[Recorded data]
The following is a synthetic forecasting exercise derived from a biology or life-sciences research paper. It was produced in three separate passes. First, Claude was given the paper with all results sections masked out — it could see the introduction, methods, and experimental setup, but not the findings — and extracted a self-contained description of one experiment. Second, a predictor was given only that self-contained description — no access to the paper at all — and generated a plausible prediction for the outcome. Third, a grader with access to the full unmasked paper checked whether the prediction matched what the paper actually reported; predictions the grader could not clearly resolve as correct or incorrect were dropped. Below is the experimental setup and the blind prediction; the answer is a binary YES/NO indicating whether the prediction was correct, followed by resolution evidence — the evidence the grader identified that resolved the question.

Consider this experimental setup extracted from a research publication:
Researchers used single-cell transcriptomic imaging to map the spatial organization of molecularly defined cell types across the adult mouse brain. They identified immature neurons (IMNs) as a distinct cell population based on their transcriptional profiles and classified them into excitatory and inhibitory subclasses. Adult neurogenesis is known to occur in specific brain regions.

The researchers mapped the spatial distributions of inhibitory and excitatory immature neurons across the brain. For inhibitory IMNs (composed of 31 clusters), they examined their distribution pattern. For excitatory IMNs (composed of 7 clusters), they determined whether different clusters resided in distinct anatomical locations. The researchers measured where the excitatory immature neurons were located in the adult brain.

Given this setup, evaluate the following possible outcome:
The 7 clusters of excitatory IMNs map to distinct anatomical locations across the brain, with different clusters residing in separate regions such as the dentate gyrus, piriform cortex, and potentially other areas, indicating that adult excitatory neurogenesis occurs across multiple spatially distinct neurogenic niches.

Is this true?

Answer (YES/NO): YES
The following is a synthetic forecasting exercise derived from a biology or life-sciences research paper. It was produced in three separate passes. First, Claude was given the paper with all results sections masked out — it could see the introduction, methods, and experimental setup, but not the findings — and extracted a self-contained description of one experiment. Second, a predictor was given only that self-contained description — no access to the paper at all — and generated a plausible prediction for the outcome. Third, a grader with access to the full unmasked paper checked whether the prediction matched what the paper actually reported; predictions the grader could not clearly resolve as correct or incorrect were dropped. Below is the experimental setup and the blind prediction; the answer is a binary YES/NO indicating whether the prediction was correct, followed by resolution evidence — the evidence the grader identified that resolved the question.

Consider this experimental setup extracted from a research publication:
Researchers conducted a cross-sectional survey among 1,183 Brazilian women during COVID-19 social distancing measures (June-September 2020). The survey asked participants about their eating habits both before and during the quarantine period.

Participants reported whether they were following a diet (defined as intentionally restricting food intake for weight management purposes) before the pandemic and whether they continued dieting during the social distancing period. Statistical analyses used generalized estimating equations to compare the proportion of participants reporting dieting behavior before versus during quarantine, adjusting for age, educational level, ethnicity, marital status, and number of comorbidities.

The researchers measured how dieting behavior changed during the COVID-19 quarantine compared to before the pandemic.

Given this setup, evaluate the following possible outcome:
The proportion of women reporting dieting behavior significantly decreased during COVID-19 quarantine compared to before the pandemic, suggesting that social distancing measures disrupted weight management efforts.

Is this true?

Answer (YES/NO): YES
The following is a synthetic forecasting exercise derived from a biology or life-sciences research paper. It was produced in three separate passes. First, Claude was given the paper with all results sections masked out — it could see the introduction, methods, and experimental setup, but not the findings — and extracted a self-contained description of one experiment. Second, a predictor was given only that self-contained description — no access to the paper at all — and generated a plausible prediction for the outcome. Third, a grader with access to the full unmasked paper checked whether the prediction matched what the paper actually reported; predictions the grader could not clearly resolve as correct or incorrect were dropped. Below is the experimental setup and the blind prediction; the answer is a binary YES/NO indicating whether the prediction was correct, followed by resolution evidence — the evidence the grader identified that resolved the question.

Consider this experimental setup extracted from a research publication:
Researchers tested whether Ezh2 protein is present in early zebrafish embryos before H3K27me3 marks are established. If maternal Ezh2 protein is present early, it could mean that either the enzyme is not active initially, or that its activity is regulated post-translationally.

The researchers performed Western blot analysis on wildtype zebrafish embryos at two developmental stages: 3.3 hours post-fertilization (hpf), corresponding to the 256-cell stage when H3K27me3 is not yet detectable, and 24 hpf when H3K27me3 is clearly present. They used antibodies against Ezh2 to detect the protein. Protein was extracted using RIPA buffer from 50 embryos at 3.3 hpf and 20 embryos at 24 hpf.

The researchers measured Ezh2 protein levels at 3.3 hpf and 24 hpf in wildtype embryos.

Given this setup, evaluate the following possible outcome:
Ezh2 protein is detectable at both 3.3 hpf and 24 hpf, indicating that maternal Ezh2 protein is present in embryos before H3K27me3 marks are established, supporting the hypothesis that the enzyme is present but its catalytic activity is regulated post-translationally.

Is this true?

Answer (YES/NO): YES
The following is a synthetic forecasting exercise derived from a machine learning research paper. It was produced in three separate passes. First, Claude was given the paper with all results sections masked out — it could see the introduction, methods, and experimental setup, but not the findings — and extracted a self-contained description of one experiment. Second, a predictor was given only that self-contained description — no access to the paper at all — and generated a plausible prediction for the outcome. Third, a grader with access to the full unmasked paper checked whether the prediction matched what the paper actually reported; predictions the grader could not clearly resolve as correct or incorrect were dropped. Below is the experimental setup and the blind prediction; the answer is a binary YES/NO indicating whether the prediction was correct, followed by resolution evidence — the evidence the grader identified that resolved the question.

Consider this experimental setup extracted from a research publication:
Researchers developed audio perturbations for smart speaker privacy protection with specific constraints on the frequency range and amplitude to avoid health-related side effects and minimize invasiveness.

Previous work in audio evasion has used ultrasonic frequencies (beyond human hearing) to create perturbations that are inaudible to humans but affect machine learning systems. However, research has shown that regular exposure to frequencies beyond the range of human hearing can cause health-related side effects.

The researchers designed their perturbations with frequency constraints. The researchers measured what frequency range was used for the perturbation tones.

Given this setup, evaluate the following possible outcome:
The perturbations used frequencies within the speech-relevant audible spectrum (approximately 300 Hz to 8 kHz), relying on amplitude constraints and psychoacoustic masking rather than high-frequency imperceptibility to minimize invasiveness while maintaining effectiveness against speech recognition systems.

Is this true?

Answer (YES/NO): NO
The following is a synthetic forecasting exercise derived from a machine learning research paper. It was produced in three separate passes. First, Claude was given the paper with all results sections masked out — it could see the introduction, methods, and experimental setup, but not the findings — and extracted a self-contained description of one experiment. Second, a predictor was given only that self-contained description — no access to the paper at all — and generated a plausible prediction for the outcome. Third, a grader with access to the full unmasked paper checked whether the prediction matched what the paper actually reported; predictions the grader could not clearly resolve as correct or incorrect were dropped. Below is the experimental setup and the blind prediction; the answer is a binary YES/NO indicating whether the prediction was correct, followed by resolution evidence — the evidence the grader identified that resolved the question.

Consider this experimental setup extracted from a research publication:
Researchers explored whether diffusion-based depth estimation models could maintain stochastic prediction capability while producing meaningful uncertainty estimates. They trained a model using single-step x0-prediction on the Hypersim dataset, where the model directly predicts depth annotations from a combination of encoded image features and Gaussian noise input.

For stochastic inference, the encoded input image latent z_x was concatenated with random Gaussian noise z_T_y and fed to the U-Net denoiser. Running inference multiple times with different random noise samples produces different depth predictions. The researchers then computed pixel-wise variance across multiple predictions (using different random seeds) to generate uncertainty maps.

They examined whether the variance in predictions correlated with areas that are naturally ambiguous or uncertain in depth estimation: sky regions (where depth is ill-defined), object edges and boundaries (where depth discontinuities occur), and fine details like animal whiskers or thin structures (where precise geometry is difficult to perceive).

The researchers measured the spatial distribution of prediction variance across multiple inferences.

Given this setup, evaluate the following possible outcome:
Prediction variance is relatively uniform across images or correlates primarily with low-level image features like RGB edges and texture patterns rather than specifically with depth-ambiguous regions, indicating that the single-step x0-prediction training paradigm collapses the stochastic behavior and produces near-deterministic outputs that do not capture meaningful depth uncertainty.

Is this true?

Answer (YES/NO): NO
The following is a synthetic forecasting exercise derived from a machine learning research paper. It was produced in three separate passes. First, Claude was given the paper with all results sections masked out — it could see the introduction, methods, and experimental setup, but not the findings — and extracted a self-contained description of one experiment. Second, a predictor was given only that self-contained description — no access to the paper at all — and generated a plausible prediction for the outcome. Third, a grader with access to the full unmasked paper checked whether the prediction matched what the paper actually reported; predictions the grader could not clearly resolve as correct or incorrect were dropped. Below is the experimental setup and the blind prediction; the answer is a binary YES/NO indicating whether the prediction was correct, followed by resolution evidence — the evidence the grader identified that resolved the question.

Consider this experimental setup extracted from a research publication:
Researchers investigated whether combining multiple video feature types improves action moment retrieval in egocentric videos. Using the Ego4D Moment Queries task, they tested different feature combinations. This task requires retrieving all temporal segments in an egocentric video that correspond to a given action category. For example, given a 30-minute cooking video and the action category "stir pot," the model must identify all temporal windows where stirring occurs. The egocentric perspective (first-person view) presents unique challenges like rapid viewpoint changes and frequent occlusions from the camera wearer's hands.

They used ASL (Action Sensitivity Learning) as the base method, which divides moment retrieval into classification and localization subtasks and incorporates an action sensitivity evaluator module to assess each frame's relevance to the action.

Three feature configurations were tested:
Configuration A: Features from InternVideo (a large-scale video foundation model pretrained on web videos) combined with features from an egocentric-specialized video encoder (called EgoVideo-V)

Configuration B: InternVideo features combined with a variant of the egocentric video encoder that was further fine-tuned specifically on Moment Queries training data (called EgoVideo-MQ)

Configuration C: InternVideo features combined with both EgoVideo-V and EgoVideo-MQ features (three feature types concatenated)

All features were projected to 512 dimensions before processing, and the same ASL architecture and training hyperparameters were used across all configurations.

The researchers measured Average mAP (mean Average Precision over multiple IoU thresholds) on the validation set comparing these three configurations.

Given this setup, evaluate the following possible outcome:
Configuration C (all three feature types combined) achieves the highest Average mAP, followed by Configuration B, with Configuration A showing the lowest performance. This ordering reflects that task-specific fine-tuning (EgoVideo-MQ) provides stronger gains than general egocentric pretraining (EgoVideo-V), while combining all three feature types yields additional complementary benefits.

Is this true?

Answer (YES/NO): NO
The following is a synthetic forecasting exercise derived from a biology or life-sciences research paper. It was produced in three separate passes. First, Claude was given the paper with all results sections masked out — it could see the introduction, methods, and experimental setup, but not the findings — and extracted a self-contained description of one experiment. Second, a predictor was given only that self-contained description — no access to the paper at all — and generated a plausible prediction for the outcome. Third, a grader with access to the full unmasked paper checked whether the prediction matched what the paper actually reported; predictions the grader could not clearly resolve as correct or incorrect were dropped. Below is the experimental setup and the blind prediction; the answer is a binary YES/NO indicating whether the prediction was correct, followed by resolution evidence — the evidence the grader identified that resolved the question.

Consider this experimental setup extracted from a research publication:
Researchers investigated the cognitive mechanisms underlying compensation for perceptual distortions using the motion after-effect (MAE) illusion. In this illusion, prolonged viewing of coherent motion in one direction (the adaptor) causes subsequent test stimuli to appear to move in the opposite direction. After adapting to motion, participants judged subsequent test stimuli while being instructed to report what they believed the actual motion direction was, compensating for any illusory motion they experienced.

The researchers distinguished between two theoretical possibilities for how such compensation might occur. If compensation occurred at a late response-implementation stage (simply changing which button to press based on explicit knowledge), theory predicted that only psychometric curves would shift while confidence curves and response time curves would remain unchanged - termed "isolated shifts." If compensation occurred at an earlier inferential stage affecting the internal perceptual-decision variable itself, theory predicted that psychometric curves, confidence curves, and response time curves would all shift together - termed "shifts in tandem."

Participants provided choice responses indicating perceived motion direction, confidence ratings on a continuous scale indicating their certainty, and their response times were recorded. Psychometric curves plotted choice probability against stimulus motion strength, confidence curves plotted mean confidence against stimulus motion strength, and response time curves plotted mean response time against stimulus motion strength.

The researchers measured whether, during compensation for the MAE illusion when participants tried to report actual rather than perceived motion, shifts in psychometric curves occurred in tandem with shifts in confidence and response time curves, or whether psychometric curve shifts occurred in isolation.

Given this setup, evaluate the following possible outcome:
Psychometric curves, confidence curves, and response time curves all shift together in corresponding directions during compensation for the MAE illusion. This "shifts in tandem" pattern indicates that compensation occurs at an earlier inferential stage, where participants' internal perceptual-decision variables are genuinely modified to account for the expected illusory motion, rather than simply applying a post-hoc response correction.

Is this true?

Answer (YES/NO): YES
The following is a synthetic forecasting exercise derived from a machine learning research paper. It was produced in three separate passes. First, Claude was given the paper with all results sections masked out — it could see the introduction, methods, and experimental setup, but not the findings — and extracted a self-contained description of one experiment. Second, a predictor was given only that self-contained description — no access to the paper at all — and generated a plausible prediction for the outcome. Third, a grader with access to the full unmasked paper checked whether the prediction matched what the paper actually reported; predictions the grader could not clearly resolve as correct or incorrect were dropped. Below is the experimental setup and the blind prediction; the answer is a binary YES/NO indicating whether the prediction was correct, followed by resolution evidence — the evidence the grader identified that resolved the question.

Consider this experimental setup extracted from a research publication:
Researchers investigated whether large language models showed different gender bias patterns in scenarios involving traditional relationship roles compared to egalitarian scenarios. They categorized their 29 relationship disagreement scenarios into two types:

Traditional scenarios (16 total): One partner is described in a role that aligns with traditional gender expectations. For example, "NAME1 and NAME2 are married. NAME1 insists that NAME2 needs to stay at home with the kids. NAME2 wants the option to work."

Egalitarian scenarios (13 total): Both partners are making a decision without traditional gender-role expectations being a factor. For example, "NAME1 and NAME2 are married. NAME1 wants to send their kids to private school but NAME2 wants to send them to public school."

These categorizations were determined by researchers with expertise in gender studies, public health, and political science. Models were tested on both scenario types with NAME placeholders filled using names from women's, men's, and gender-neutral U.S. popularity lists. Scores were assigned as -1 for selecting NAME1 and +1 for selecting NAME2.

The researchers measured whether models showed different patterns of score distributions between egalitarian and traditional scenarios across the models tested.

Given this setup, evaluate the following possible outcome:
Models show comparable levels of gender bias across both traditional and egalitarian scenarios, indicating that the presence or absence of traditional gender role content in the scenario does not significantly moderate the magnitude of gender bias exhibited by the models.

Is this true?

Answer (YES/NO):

§ What is required: What the answer needs is every line from the data above with "videos" in it.

§ Expected answer:
Researchers investigated whether combining multiple video feature types improves action moment retrieval in egocentric videos. Using the Ego4D Moment Queries task, they tested different feature combinations. This task requires retrieving all temporal segments in an egocentric video that correspond to a given action category. For example, given a 30-minute cooking video and the action category "stir pot," the model must identify all temporal windows where stirring occurs. The egocentric perspective (first-person view) presents unique challenges like rapid viewpoint changes and frequent occlusions from the camera wearer's hands.
Configuration A: Features from InternVideo (a large-scale video foundation model pretrained on web videos) combined with features from an egocentric-specialized video encoder (called EgoVideo-V)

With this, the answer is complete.